You could hardly level that accusation at Tracey Thorn and Ben Watt, AKA Everything but the Girl. They were headhunted by legendary producer Tommy LiPuma, who had just put the finishing touches to Miles Davis’s Amandla, and their ‘Driving’ single (released in early 1990 but recorded spring 1989) seems a near-perfect marriage of US and UK sensibilities.
I confess I hardly knew anything about EBTG when my brother first played me ‘Driving’. I just heard something extremely classy, with intriguing chord changes, a great singer and strong jazz flavour.
I didn’t know Tracey and Ben had spent much of the ’80s building up a considerable rep as ‘indie jazz/folk’ darlings of the music press and enjoying not inconsiderable commercial success too, but I was possibly vaguely familiar with Tracey’s gorgeous vocals on The Style Council’s ‘Paris Match’.

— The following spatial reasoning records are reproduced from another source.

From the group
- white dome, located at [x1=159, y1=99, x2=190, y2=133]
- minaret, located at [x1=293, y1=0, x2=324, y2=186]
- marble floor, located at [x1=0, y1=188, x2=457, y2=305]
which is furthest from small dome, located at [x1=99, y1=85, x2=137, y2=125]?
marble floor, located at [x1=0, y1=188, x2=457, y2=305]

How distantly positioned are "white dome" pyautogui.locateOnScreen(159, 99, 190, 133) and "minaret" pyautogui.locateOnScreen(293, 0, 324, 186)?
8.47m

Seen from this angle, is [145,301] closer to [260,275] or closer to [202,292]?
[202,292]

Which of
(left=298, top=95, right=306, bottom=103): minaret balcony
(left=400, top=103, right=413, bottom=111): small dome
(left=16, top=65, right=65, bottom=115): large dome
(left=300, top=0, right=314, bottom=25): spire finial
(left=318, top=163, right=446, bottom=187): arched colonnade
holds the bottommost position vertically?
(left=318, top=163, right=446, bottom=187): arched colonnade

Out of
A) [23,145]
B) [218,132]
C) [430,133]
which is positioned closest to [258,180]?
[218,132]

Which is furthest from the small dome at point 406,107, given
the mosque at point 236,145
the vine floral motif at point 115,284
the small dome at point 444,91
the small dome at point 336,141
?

Taken from The Language Of Life album, the song was recorded in LA at the famous Ocean Way and Sunset Sound studios with pretty much the finest session players money can buy (Omar Hakim on drums, John Patitucci on bass, Larry Williams on keys/arrangements, Michael Brecker on tenor).

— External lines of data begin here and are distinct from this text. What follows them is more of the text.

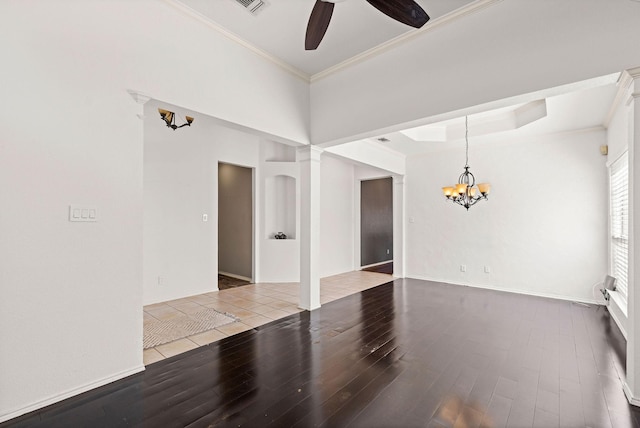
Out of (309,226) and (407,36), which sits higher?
(407,36)

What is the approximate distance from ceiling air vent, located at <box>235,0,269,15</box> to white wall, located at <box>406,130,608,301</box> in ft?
15.4

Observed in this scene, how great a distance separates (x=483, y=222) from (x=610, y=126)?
228 centimetres

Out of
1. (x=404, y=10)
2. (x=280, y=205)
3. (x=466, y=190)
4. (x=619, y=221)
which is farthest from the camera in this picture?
(x=280, y=205)

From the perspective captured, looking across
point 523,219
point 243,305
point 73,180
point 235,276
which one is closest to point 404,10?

But, according to Tracey’s superb memoir ‘Bedsit Disco Queen’, the American musicians were totally ignorant of the fiercely independent English scene from which Tracey and Ben had emerged.
When Larry Williams found out that EBTG had recently recorded at Abbey Road, he blurted out: ‘Wow! Abbey Road! The home of the Beatles!’ Tracey’s reply: ‘God, I HATE the Beatles.’ There was a pregnant pause. Eventually Williams spluttered out: ‘You h-h-hate the Beatles?’
But such musical differences were all in a day’s work for EBTG.
‘Driving’ obviously sounds more like Anita Baker than, say, The Smiths. It’s sophisticated but still has bite, with rich chords and a glorious Brecker solo (inexplicably with a different, inferior take on my 7” vinyl version).
‘Driving’ became somewhat of an airplay hit in the States (though surprisingly only reached #54 in the UK), and led to several high-profile US gigs which unfortunately seemed to precipitate a crisis of confidence for Tracey.
The EBTG live band, which included future smooth jazz star Kirk Whalum on sax, whipped the crowds into a frenzy night after night, but there wasn’t much space for her subtle, low-key vocals any more.
Cue a few years of soul-searching and a distinct change of direction, exemplified by 1994’s Amplified Heart.